Factory helper `make_trading_lstm_policy()` returns the class for easy SB3 registration.

### **C) TRAINER & SMOKE TEST**
* **Trainer** – `train.py > train_agent()` wires everything (vectorised env, TensorBoard, callbacks) and persists `final_model.zip`.
* **Smoke Test** – `test_agent.py` spins up a minimal `SimpleTradingEnv`, runs a 20 k‑step training loop, reloads the model, and makes a deterministic prediction.

## **PART 3: GYM ENVIRONMENT CONTRACT**

### **A) `reset()` & `step()`**

#### **Purpose**
Cleanly initialise each episode and advance the environment **one step per agent action**.

#### **Thought Process**
A predictable, SB3‑compatible API lets the same agent implementation run on simulated order‑book data, synthetic price streams, or live feeds.

#### **Method**
```python
def reset(self, seed=None, options=None):
    self.pointer = 0        # time index
    self.inventory = 0      # cleared position
    return self._obs(), {}

def step(self, action):
    pnl   = self._execute(action)            # realised P&L if order fills
    carry = -self.hold_cost_coeff * abs(self.inventory)
    reward = pnl + carry

    self.pointer += 1
    terminated = self.pointer >= self.max_steps
    info = {
        'inventory': self.inventory,
        'realized_pnl': pnl,
        'action_mask': self._action_mask(),
    }
    return self._obs(), reward, terminated, False, info
```

### **B) ACTION MASKING**

#### **Purpose**
Prevent physically impossible moves—e.g. **selling with zero inventory** or **exceeding position limits**—from ever reaching the policy network.

#### **Thought Process**
Instead of adding a huge negative reward for invalid moves (which slows learning), we expose a Boolean *mask* so sampling & evaluation phases only consider **feasible actions**.

#### **Method**
* Return `info['action_mask']` on every `step()` call—`True` for valid indices, `False` otherwise.
* Training helpers (`run_random_episode`, etc.) pick from the **masked set** when generating random actions.

### **C) REWARD FLOW**

#### **Purpose**
Align the learning signal with **portfolio objectives**—maximise realised P&L while penalising risky inventory carry.

#### **Thought Process**
A simple additive scheme keeps the reward **scale stable** across assets and episodes, which helps PPO’s advantage normalisation.

#### **Method**
```
reward_t = realised_pnl_t  -  hold_cost_coeff * |inventory_t|
```
Where `realised_pnl_t` comes from trade executions and `hold_cost_coeff` is a tunable penalty for open positions.
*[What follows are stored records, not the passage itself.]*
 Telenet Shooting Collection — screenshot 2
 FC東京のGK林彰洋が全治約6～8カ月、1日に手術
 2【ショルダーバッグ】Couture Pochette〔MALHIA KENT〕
## **PART 4: TRAIN & INFERENCE PLAYGROUND**

In [None]:
# 🚀 TRAIN – 20k timesteps on the toy SimpleTradingEnv
from agent.test_agent import SimpleTradingEnv
from agent.train import train_agent

env = SimpleTradingEnv(obs_dim=10, episode_length=100)

config = dict(
    total_timesteps=20_000,
    n_envs=2,
    learning_rate=3e-4,
    batch_size=64,
    n_steps=128,
    early_stopping=True,
    check_freq=1_000,
    patience=3,
    save_checkpoints=True,
    save_freq=5_000,
    use_custom_policy=True,
)

model = train_agent(env=env,
                    config=config,
                    log_dir='./logs/demo_run',
                    save_path='./models/demo_run',
                    verbose=1)


In [None]:
# 🔍 INFERENCE – load and predict
from sb3_contrib.ppo_recurrent import RecurrentPPO

model = RecurrentPPO.load('./models/demo_run/final_model')

env = SimpleTradingEnv(obs_dim=10, episode_length=100)
obs, _ = env.reset()
lstm_state = None

action, lstm_state = model.predict(obs, state=lstm_state, deterministic=True)
print(f'Predicted action: {action}')


## **PART 5: NEXT STEPS**

* Swap `SimpleTradingEnv` for your custom **LOBEnv**—the trainer, callbacks, and policy require **zero changes**.
* Point TensorBoard to `./logs` for live reward & loss curves.
* Extend by:
  * Writing new callbacks (e.g. Slack alerts)
  * Replacing `RecurrentPPO` with `RecurrentA2C` or `RecurrentSAC` (one‑liner change in `train.py`).